On Feb 5, 2012, at 10:32 AM, Phil Schaffner <philip.r.schaff...@nasa.gov> wrote:

> Boris Epstein wrote on 02/04/2012 11:57 AM:
>> What is RAID0+1?
> 
> Nested RAID.  Paraphrasing http://en.wikipedia.org/wiki/RAID :
> 
> For a RAID 0+1, drives are first combined into multiple level 0 RAIDs 
> that are themselves treated as single drives to be combined into a 
> single RAID 1.

Probably the worse setup, a failure on both sides of a mirror means total loss 
and with the # of disks on each side of this setup the chance of this is much 
greater, recovery from a failure is a lot longer cause the whole stripe needs 
to re-mirror. While performance of reads is equal to 1+0 the writes are equal 
to a single mirror cause both sides need to complete before the next operation 
can run or only one write operation on the array at a time.

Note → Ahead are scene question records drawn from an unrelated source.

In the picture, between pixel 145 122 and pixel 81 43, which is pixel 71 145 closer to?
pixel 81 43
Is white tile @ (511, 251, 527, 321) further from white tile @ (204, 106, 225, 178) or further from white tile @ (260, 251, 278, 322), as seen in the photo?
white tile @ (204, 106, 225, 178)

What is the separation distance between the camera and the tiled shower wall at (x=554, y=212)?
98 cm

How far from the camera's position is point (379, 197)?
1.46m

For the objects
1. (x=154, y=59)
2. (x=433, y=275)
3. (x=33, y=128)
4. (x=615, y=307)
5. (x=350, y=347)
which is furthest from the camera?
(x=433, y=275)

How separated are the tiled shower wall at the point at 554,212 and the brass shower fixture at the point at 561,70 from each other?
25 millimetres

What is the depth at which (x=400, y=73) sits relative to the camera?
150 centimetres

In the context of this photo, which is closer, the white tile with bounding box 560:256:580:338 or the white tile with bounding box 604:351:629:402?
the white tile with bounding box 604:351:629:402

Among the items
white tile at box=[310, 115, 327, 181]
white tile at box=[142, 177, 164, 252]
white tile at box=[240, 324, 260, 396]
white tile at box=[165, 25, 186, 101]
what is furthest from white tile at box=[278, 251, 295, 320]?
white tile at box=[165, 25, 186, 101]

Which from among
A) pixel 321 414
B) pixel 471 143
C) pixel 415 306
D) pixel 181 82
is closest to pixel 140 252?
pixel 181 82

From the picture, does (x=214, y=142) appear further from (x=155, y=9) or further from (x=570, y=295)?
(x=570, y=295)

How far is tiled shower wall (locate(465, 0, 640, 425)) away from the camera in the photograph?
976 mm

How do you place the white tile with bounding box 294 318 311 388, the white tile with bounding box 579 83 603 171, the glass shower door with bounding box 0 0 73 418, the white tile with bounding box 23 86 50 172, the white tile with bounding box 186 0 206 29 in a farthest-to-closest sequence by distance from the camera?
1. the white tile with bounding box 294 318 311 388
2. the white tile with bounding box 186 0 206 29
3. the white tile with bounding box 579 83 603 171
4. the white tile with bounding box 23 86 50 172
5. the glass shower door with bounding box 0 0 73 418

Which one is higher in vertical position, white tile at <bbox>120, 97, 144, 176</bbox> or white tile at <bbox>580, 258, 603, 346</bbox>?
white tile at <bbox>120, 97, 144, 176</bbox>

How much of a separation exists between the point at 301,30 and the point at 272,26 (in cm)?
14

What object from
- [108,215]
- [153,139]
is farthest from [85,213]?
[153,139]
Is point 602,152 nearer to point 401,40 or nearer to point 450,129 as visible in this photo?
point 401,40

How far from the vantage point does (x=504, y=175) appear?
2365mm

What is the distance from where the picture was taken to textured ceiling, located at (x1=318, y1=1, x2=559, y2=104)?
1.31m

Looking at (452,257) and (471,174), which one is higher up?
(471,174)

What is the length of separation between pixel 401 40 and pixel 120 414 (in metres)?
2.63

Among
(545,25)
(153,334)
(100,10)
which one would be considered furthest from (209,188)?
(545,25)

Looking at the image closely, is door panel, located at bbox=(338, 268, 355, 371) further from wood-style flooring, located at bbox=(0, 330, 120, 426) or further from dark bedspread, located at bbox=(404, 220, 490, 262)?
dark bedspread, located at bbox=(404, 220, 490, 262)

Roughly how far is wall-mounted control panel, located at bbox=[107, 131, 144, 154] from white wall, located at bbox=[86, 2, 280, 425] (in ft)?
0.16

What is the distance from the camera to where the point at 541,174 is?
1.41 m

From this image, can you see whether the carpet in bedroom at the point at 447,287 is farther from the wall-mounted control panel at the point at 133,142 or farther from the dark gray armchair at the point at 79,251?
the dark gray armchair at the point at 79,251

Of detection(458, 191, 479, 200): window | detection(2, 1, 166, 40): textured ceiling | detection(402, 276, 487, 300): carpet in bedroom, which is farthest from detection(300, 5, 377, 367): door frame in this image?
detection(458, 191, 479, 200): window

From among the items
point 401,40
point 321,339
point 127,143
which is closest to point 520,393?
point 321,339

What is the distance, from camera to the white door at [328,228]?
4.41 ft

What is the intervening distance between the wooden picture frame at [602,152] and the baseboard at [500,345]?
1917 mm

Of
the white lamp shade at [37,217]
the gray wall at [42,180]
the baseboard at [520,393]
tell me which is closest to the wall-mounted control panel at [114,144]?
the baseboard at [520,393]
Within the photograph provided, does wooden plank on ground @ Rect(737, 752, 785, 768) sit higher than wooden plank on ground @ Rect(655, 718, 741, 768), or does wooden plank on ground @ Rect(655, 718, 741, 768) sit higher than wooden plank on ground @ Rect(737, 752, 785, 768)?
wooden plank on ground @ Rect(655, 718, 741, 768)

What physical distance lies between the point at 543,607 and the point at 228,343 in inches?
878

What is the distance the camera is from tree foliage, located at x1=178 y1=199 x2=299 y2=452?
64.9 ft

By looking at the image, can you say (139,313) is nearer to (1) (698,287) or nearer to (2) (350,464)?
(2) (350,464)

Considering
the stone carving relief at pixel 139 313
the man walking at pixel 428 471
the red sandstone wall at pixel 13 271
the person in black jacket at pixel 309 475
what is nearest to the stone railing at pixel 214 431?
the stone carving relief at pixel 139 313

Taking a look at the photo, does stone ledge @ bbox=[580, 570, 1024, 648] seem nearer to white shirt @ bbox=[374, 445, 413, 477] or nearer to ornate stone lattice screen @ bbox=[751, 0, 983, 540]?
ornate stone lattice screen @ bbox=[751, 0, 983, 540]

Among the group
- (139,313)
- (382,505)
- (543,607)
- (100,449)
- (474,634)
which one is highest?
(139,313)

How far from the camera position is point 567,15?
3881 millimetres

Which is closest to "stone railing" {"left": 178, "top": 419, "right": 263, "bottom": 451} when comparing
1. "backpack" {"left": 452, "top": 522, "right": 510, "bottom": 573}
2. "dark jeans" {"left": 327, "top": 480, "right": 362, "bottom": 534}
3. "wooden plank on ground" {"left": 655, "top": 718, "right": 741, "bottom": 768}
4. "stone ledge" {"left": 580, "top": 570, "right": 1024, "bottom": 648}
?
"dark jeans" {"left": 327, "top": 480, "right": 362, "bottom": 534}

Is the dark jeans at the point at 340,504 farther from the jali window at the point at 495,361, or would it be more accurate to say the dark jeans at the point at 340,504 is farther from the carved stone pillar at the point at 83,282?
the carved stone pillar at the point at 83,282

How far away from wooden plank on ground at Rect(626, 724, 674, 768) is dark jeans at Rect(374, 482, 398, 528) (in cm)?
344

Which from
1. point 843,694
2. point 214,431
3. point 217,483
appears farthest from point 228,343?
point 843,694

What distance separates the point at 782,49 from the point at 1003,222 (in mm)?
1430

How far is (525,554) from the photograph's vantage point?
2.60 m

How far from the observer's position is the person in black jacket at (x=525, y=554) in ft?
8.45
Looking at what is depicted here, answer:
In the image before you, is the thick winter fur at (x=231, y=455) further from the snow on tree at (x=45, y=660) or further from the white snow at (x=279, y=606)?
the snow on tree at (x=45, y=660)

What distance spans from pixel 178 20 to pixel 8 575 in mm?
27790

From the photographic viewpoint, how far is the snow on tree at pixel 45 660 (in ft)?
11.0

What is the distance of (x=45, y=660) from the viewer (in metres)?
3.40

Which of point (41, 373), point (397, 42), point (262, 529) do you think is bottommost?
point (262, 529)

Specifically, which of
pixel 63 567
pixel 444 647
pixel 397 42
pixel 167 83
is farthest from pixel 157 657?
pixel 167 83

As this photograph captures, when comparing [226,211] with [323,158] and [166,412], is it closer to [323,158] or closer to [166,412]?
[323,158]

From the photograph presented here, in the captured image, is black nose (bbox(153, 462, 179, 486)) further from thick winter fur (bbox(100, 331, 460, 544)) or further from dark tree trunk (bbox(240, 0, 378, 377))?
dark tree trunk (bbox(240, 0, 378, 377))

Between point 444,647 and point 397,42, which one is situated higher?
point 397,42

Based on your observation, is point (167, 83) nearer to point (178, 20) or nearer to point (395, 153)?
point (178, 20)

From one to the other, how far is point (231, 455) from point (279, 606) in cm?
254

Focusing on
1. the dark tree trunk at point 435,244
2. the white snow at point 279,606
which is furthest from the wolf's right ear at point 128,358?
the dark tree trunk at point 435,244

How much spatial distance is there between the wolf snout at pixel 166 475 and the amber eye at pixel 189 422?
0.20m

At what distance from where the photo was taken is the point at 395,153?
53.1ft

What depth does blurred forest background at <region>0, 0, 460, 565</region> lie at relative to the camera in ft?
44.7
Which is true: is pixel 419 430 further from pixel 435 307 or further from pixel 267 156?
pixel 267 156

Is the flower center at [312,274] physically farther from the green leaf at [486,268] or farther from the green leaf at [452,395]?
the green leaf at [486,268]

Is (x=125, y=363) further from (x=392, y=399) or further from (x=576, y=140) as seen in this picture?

Much better RAID level is 1+0 which is a series of mirrors striped together. 
While a failure on both sides of any one mirror is total for the array there is 
only 1 disk on either side so the odds are less, recovery from failure is 
faster as well cause only one disk needs to be re-mirrored. Performance of 
reads and writes are equal because each mirror can perform writes independant 
of the others, or # of write operations equal to the number of mirrors.